The bill’s two-track phase-in is designed to blunt the inevitable opposition from business groups. Large, highly profitable corporations would move first, reaching $25 by 2031—a six-year timeline from introduction to full implementation for the biggest players. Smaller employers would have until 2038.
The legislation also includes an automatic adjustment mechanism tied to typical wages across the economy, so that the minimum does not freeze again for another 17 years while lawmakers bicker.
The coalition backing the bill is not small. The NAACP, the Service Employees International Union, the National Education Association, the American Federation of Teachers, the Retail Wholesale and Department Store Union, the National Urban League, the Southern Poverty Law Center, the National Organization for Women and more than 100 other organizations have signed on.
Derrick Johnson, president of the NAACP, made clear that for his organization, this is not merely a labor fight.
“A living wage is about dignity, but it is also about who holds power in this country,” Johnson said. “It is tied to every other fight for civil rights—from racial justice to voting rights to economic opportunity. When people are denied fair wages, they are denied the ability to fully participate in our democracy.”
The opposition will be fierce.

“Business groups have already signaled that a $25 federal minimum would kill jobs, drive automation, and crush small businesses, but those who do not want to pay a living wage are not the ones who are struggling to make ends meet,” said McCormick. “The same arguments were made against the $15 minimum wage, which now exists in some form in more than a dozen states and the District of Columbia. The same arguments were made against the abolition of child labor, against the 40-hour work week, against overtime pay.”
“Those arguments were wrong then,” said McCormick. “Whether they are wrong now depends on a question that Washington has spent 17 years refusing to answer: Is a full-time job supposed to keep a person alive, or merely keep them showing up?”

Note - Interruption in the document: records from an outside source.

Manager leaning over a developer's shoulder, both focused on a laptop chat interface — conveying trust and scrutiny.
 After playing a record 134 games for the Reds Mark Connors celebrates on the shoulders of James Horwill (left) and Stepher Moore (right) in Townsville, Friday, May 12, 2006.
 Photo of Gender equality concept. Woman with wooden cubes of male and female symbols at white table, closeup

Randi Weingarten, president of the American Federation of Teachers, put it this way: “When educators must work two and four jobs to make ends meet, how can they focus on their students? A true living wage is essential—and long overdue—to restoring dignity for workers, supporting families, and ensuring people can fully participate in their communities and in our democracy.”
The bill faces a Republican-controlled House and a Senate where the filibuster has buried more than a hundred progressive proposals. Its sponsors know this. They are not naive.
But they are also watching the ground shift beneath Washington’s feet. Campaigns for $25 and $30 an hour are already advancing in California, Illinois, New York, Maryland and the District of Columbia. Voters and workers are not waiting for permission.
Saru Jayaraman, president of One Fair Wage, said the bill represents something larger than a number on a paycheck.
“This is what it looks like when politics begins to catch up to reality—and when democracy delivers real improvements in people’s lives, it becomes tangible,” she said. “A living wage is how we make that promise real.”
The king who addressed Congress on Tuesday will return to his palaces. The lawmakers who introduced this bill will return to their districts. The workers who filled the Capitol grounds—the janitors, the cooks, the delivery drivers, the home health aides, the retail clerks—will return to their second jobs.
The question is whether Washington will continue asking them to live on $7.25.
Seventeen years is a long time to wait for an answer.